▶ **PROVIDED ENTRIES**
------------------------------

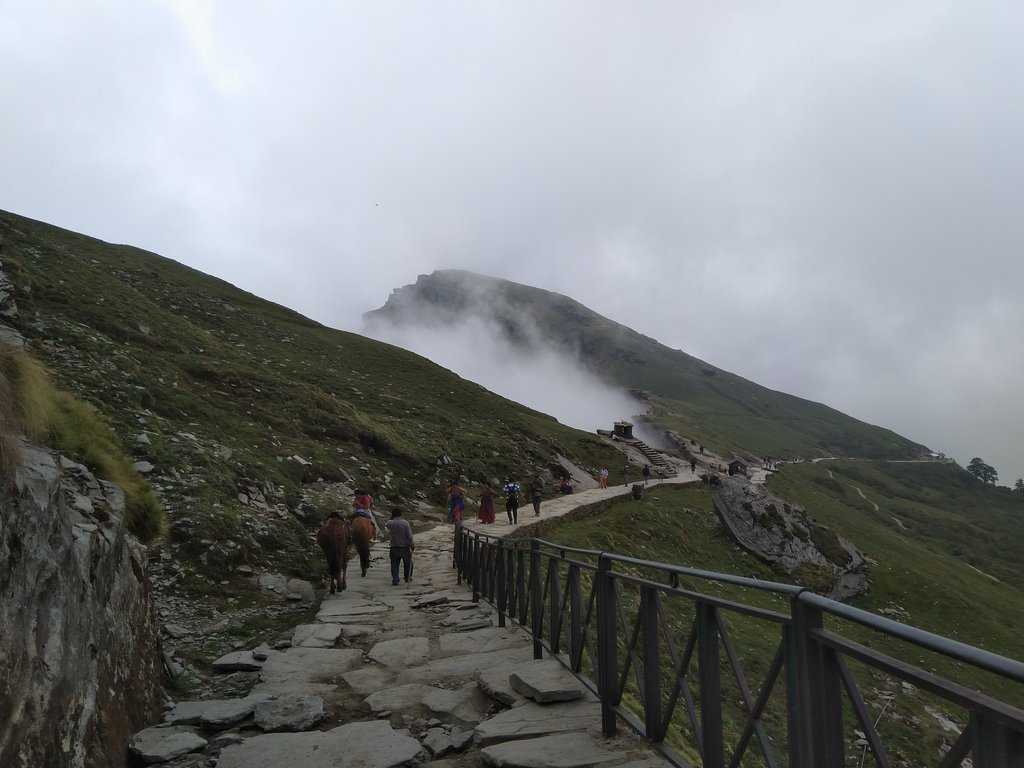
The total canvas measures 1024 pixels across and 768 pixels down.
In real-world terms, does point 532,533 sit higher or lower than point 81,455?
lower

------------------------------

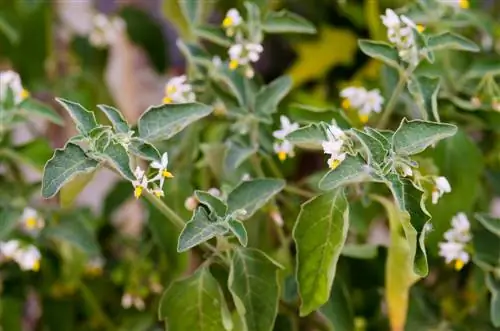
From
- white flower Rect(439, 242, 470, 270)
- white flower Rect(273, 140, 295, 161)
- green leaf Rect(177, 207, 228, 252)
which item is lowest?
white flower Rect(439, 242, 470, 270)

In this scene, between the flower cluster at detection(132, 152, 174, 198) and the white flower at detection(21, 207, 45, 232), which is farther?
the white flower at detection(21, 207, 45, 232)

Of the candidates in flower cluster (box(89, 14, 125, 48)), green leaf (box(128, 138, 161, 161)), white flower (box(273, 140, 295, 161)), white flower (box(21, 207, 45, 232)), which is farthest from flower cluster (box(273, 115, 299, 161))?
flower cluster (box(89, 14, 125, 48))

------------------------------

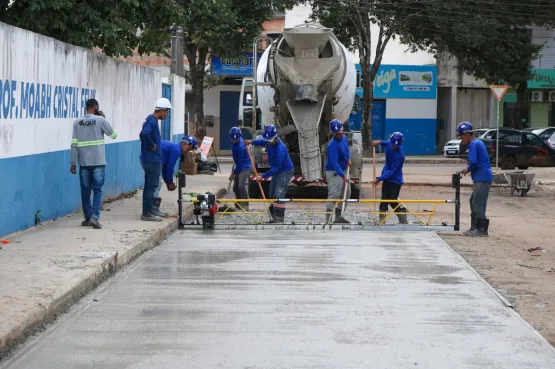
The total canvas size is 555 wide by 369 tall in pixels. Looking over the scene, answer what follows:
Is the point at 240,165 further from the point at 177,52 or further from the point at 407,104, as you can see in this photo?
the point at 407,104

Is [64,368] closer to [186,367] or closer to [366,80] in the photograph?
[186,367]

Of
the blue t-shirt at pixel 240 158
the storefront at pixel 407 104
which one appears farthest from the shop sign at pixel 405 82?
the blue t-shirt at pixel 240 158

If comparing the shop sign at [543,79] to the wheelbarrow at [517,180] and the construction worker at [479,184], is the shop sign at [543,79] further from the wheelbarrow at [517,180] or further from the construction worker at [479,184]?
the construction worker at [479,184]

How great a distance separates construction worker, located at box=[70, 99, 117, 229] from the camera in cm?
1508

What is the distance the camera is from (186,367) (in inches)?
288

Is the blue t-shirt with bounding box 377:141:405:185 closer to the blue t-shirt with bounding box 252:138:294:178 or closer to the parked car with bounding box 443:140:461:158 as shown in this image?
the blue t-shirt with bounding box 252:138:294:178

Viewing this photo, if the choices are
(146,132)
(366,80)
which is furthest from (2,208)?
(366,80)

------------------------------

▶ **REQUIRED TASK**
Extract every line of the data above that contains the string "further", matching case exactly.

▶ **EXERCISE RESULT**
Is the point at 240,165 further from the point at 177,52 or further from the point at 407,104, as you can see in this photo?
If comparing the shop sign at [543,79] to the wheelbarrow at [517,180] and the construction worker at [479,184], is the shop sign at [543,79] further from the wheelbarrow at [517,180] or further from the construction worker at [479,184]?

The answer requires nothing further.